Determination of the influence of stent strut thickness using the finite element method: implications for vascular injury and in-stent restenosis.

Author information

1
School of Mechanical and Manufacturing Engineering, Dublin City University, Glasnevin, Dublin 9, Ireland.

Abstract

Many clinical studies, including the ISAR-STEREO trial, have identified stent strut thickness as an independent predictor of in-stent restenosis where thinner struts result in lower restenosis than thicker struts. The aim of this study was to more conclusively identify the mechanical stimulus for in-stent restenosis using results from such clinical trials as the ISAR-STEREO trial. The mechanical environment in arteries stented with thin and thicker strut stents was investigated using numerical modelling techniques.

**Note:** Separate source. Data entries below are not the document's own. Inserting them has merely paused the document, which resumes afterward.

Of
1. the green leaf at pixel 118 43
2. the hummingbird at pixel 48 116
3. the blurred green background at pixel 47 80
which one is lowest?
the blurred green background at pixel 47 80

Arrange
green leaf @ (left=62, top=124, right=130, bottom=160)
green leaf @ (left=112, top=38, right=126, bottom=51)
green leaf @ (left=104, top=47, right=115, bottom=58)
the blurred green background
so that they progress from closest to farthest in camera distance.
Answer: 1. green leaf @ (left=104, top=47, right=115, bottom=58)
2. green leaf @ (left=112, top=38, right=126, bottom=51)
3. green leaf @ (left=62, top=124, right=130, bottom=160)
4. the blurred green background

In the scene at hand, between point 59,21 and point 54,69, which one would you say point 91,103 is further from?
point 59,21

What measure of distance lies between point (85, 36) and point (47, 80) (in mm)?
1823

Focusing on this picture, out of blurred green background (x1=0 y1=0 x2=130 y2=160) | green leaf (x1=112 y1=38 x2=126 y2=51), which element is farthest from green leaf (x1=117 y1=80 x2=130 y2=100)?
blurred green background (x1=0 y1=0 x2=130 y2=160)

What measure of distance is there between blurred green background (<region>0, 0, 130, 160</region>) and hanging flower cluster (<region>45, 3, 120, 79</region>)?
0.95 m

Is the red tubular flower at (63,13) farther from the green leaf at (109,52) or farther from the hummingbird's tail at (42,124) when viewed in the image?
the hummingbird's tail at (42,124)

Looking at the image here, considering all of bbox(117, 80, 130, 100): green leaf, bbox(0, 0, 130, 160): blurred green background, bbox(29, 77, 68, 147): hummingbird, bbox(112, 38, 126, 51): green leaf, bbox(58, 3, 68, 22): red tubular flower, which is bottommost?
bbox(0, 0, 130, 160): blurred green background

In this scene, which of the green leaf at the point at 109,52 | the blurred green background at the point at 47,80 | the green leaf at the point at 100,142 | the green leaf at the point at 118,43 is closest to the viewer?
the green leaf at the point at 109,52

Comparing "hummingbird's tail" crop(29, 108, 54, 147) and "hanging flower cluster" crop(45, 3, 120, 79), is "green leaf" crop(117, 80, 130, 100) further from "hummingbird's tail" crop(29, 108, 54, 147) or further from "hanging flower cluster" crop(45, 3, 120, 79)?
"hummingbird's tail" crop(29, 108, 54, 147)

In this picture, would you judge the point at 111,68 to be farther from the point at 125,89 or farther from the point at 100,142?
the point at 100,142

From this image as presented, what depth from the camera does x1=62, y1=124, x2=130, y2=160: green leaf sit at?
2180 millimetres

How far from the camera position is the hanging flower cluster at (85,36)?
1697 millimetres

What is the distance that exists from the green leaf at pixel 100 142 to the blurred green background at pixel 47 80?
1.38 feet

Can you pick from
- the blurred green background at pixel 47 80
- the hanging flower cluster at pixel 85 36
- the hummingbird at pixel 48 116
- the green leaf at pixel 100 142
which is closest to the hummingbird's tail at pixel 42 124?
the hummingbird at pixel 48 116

Finite element models of the stents used in the ISAR-STEREO clinical trial were developed and the stents were deployed in idealized stenosed vessel geometries in order to compare the mechanical environment of the vessel for each stent. The stresses induced within the stented vessels by these stents were compared to determine the level of vascular injury caused to the artery by the stents with different strut thickness. The study found that when both stents were expanded to achieve the same initial maximum stent diameter that the thinner strut stent recoiled to a greater extent resulting in lower luminal gain but also lower stresses in the vessel wall, which is hypothesised to be responsible for the lower restenosis outcome. This study supports the hypothesis that arteries develop restenosis in response to injury, where high vessel stresses are a good measure of that injury. This study points to a critical stress level in arteries, above which an aggressive healing response leads to in-stent restenosis in stented vessels. Stents can be designed to reduce stresses in this range in arteries using preclinical tools such as numerical modelling.

PMID:
19189146
DOI:
10.1007/s11517-009-0432-5
[Indexed for MEDLINE]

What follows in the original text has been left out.